§ How to complete this task:
Copy the lines below exactly. Start at the first and finish with the line containing "common name: plains zebra".

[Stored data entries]
┄┄┄┄┄┄┄┄┄┄┄┄┄┄┄┄┄┄┄┄
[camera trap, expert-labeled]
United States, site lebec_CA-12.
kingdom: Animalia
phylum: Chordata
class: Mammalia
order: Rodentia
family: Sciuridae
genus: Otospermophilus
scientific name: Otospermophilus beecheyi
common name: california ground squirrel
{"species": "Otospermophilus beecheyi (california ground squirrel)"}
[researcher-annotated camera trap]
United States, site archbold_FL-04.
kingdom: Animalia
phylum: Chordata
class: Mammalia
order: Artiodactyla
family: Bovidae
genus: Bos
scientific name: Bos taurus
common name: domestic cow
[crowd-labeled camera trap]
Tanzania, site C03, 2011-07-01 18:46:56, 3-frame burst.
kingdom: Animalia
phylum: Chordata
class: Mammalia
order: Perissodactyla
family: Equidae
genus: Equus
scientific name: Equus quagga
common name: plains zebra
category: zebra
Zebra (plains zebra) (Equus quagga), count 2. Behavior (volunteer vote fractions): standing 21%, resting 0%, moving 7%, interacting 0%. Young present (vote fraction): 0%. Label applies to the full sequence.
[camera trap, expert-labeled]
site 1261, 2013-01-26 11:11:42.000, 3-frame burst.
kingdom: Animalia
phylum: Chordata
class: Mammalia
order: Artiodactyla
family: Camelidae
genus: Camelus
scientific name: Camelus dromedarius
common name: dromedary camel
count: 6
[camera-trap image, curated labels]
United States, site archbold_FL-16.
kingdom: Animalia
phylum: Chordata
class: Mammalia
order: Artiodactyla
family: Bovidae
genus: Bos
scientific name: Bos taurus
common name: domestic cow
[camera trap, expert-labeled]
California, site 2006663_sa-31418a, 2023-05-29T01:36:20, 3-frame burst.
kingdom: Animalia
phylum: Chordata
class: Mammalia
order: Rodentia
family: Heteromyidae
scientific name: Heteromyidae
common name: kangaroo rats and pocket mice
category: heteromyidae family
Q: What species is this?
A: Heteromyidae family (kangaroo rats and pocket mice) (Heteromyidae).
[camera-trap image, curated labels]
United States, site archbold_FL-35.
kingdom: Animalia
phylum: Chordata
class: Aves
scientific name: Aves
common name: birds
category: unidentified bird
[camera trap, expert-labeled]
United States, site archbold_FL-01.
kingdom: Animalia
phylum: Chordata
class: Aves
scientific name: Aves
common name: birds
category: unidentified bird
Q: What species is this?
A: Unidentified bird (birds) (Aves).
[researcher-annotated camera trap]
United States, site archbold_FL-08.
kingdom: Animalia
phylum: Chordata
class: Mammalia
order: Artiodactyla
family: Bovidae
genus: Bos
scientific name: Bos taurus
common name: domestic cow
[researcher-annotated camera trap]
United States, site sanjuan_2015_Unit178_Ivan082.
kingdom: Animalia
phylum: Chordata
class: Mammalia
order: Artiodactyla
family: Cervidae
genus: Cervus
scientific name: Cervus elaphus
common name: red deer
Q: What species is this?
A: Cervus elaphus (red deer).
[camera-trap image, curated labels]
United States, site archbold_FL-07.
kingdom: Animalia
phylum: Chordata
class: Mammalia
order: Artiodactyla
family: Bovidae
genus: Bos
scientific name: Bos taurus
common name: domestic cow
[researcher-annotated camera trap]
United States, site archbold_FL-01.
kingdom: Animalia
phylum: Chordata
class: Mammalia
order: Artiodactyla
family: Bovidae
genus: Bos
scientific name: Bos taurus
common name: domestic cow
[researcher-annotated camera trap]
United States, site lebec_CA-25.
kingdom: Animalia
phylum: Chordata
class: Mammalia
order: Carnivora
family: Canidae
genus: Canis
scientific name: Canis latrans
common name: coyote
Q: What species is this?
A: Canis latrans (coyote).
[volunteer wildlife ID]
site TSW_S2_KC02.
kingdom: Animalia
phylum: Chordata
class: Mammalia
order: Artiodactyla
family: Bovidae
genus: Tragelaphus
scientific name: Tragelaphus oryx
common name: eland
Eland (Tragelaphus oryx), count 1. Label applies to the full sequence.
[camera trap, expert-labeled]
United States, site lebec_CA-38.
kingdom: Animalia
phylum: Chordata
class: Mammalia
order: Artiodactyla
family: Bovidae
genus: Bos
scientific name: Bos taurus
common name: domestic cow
┄┄┄┄┄┄┄┄┄┄┄┄┄┄┄┄┄┄┄┄
§ Answer for this exercise:
[camera trap, expert-labeled]
United States, site lebec_CA-12.
kingdom: Animalia
phylum: Chordata
class: Mammalia
order: Rodentia
family: Sciuridae
genus: Otospermophilus
scientific name: Otospermophilus beecheyi
common name: california ground squirrel
{"species": "Otospermophilus beecheyi (california ground squirrel)"}
[researcher-annotated camera trap]
United States, site archbold_FL-04.
kingdom: Animalia
phylum: Chordata
class: Mammalia
order: Artiodactyla
family: Bovidae
genus: Bos
scientific name: Bos taurus
common name: domestic cow
[crowd-labeled camera trap]
Tanzania, site C03, 2011-07-01 18:46:56, 3-frame burst.
kingdom: Animalia
phylum: Chordata
class: Mammalia
order: Perissodactyla
family: Equidae
genus: Equus
scientific name: Equus quagga
common name: plains zebra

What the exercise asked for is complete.